Exercise prompt = Reproduce the listing in full, pictures excluded.

Dataset extract =
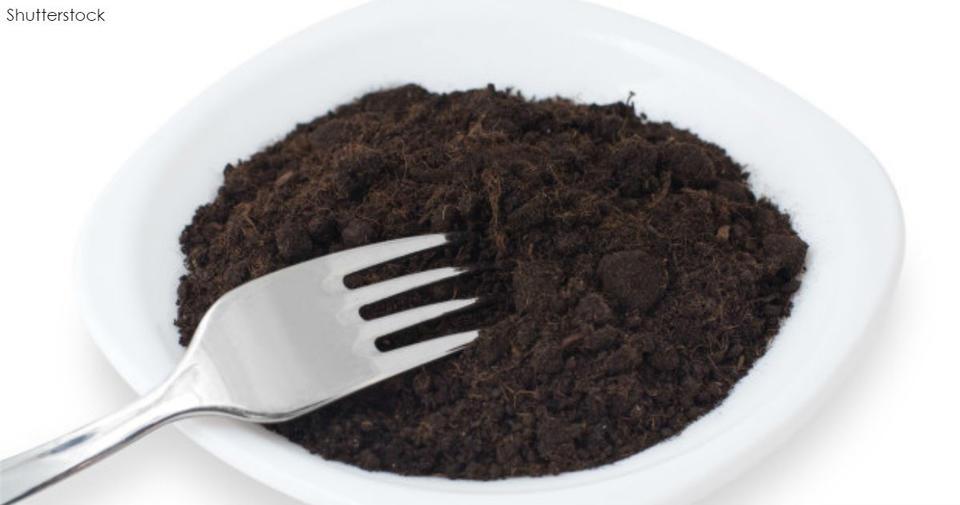 Будет ли грязь новой панацеей для худеющих? Ложка почвы выводит жир! Любопытное средство.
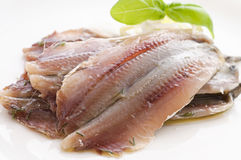 Anchovy Stock Images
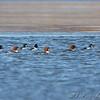 Common Goldeneye and female Common Mergansers <br /> Riverlands Migratory Bird Sanctuary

Written response =
 Будет ли грязь новой панацеей для худеющих? Ложка почвы выводит жир! Любопытное средство.
 Anchovy Stock Images
 Common Goldeneye and female Common Mergansers <br /> Riverlands Migratory Bird Sanctuary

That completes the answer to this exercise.